# Scene-based reasoning rows
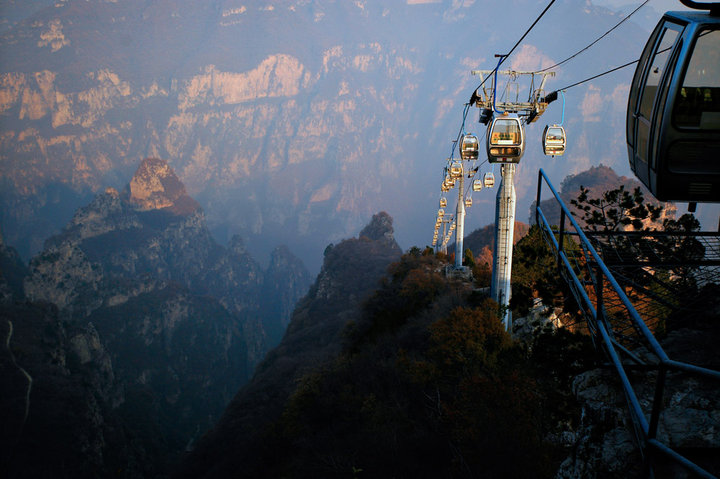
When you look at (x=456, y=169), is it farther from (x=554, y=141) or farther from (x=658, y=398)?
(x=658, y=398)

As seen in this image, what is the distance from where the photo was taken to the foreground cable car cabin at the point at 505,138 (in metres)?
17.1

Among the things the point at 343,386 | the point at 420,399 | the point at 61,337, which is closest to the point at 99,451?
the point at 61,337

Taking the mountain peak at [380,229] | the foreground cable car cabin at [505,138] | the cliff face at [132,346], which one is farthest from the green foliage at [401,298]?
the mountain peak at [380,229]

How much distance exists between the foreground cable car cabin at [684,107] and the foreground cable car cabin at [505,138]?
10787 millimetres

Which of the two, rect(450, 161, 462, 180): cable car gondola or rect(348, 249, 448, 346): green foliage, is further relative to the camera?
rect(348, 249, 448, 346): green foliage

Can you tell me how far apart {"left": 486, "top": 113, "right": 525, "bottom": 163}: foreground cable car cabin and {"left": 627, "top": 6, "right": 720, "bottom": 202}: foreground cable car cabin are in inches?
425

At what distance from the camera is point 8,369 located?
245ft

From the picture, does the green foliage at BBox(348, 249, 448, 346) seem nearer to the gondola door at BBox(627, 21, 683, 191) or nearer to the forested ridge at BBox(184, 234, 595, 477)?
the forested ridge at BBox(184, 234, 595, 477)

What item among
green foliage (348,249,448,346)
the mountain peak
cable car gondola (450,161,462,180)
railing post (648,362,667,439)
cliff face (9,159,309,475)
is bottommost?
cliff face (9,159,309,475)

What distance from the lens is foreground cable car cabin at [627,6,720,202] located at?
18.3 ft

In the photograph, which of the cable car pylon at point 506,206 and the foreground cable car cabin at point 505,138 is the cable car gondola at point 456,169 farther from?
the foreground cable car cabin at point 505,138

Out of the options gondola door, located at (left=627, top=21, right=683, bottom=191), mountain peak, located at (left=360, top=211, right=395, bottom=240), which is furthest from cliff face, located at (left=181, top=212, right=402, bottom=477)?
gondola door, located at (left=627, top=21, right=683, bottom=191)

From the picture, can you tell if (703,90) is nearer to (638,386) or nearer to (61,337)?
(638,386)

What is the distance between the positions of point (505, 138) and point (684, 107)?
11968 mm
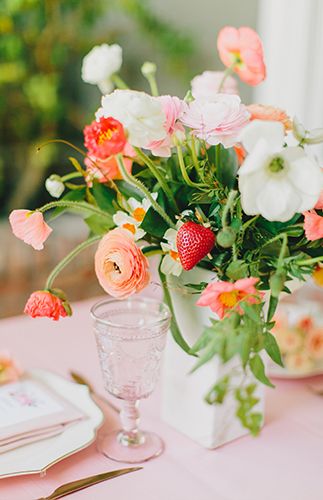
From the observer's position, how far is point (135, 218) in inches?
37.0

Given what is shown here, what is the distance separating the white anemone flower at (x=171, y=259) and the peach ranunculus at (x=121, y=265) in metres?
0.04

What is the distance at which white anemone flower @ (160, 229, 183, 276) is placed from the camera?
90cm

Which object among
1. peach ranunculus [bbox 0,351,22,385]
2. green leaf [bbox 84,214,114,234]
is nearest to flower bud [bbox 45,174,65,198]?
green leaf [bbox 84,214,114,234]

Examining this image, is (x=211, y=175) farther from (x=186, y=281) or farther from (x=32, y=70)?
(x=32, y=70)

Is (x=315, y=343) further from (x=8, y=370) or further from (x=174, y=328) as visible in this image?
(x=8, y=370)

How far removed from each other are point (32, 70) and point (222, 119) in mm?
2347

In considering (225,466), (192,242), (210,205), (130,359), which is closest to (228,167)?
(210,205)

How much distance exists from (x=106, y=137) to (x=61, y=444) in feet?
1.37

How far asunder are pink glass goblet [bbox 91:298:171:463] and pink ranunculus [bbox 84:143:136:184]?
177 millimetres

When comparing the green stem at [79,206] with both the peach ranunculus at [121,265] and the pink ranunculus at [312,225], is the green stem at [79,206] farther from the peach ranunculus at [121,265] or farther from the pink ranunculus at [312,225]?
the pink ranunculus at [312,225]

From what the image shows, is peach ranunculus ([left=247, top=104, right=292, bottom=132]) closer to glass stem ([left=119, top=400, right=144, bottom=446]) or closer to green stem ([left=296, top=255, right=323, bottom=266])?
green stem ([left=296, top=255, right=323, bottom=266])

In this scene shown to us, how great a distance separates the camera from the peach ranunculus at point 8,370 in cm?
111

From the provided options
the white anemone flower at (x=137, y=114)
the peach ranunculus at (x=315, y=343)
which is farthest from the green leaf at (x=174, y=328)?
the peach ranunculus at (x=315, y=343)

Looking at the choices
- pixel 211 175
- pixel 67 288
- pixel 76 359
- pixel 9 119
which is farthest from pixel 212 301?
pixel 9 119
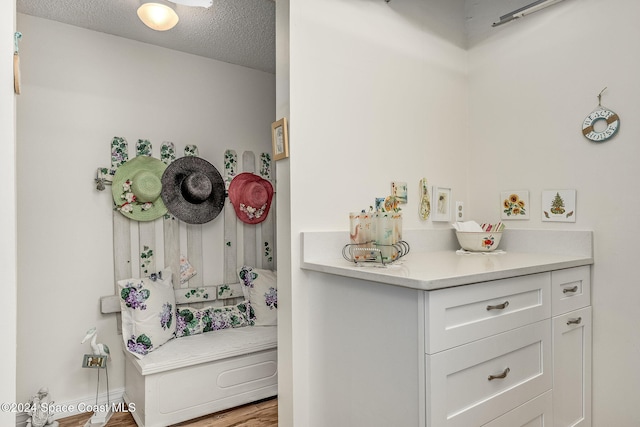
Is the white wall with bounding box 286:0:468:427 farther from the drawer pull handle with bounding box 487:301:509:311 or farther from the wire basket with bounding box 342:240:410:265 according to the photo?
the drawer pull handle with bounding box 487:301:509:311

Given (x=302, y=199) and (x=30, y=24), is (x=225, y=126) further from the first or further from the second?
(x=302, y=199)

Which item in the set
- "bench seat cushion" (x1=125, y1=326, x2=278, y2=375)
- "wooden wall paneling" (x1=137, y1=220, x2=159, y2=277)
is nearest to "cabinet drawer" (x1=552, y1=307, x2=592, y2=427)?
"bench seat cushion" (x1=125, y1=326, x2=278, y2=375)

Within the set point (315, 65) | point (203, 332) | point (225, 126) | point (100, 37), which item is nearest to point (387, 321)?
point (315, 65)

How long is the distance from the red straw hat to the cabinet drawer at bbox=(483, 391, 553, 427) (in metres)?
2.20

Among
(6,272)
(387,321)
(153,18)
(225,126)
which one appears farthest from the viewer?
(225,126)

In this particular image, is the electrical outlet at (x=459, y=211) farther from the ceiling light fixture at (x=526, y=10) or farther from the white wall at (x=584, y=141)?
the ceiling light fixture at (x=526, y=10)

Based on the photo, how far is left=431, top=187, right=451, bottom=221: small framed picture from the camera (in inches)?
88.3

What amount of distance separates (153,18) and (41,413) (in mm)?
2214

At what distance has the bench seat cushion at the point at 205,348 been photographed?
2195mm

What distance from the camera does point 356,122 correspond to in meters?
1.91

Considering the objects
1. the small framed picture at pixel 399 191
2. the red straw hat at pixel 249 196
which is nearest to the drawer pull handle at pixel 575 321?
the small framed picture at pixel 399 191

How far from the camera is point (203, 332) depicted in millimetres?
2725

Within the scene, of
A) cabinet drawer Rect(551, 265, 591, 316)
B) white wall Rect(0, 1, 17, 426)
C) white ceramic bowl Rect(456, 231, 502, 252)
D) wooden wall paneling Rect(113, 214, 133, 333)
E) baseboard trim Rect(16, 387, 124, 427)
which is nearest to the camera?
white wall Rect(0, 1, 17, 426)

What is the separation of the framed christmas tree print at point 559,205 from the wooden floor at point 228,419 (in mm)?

--

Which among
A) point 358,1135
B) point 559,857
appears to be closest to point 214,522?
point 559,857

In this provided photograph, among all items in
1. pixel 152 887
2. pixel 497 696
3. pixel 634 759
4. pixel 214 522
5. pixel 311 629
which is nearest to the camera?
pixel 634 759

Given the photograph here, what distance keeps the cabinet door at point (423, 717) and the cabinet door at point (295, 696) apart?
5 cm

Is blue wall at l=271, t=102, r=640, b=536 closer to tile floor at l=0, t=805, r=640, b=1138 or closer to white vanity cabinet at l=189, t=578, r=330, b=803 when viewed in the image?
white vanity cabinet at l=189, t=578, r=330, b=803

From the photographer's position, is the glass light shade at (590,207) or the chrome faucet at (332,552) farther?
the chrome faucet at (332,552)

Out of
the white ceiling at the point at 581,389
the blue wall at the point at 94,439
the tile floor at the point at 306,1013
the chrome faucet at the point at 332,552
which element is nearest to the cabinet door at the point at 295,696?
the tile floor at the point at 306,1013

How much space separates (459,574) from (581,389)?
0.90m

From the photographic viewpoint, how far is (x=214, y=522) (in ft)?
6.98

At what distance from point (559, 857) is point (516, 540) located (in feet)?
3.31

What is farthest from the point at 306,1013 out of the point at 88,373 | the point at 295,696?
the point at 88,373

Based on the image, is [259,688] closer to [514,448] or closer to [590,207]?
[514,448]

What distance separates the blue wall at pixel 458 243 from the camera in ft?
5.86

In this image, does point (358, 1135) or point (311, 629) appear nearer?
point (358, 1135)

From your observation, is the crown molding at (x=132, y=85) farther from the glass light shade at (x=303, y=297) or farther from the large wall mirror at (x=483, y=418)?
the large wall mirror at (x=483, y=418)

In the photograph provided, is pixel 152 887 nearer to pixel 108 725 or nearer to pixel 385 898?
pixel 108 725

==

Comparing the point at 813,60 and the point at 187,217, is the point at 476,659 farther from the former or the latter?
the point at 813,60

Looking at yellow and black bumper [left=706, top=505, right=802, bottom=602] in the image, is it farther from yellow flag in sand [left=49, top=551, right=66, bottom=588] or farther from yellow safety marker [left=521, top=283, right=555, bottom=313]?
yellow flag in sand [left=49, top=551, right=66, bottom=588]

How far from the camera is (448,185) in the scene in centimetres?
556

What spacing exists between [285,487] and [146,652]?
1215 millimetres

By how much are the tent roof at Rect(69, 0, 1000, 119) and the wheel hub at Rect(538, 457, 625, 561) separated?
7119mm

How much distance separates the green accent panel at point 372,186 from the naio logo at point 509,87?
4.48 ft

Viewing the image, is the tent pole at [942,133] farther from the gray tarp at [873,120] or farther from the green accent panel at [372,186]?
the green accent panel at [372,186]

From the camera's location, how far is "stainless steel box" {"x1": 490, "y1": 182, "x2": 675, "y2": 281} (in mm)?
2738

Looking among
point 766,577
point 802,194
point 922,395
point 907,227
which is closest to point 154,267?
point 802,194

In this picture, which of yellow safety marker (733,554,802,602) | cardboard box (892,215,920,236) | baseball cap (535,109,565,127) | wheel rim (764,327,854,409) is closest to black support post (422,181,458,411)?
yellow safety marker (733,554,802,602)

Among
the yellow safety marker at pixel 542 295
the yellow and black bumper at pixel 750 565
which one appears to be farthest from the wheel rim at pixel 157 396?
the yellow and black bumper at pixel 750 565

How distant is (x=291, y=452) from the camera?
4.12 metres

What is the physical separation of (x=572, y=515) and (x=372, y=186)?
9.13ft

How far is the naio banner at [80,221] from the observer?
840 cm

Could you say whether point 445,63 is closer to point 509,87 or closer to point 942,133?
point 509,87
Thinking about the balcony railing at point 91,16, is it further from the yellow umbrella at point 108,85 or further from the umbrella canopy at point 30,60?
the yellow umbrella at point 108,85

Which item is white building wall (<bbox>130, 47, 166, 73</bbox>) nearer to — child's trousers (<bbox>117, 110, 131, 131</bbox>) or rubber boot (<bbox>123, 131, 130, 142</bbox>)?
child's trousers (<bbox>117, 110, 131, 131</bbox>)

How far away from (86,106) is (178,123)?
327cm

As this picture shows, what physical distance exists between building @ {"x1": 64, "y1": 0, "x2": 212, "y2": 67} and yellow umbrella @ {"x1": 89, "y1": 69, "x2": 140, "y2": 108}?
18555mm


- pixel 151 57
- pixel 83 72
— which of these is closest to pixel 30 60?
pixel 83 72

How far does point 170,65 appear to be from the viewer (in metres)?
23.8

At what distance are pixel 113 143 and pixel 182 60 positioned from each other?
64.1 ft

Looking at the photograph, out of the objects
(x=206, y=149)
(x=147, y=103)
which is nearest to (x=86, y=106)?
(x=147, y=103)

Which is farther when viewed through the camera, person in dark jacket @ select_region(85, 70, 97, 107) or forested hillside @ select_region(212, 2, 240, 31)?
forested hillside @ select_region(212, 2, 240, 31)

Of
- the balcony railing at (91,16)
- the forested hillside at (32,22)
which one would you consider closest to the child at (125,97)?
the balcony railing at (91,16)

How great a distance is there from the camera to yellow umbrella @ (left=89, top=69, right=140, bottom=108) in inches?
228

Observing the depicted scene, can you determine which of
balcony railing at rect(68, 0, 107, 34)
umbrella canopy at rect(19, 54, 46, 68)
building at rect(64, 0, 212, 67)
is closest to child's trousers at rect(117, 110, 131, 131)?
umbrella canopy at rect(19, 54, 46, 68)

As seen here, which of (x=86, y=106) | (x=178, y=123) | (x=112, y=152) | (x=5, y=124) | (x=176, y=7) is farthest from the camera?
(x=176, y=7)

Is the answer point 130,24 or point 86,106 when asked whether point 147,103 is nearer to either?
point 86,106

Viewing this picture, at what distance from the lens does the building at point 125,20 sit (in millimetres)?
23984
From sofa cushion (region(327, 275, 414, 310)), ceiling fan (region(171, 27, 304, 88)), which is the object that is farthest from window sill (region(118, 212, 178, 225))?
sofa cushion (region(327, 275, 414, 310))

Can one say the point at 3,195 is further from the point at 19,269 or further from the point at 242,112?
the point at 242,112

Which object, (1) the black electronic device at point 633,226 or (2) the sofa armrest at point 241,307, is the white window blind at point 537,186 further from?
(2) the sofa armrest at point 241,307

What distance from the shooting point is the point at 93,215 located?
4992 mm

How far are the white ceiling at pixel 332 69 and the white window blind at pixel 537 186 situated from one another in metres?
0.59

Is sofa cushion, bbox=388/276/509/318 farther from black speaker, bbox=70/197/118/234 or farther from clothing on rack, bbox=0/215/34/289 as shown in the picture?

# Exercise objective
Pick out every line of the rows above that contains the word "foliage", and copy each one. Matches must have the same capitalization.

# Answer in full
Taking the mountain peak at [380,229] | the foreground cable car cabin at [505,138] | the cliff face at [132,346], which one is farthest from the green foliage at [401,298]?
Which of the two, rect(450, 161, 462, 180): cable car gondola or rect(348, 249, 448, 346): green foliage, is further relative to the camera?
rect(348, 249, 448, 346): green foliage
From the picture, does the green foliage at BBox(348, 249, 448, 346) seem nearer to the gondola door at BBox(627, 21, 683, 191) or nearer to the forested ridge at BBox(184, 234, 595, 477)?
green foliage (348,249,448,346)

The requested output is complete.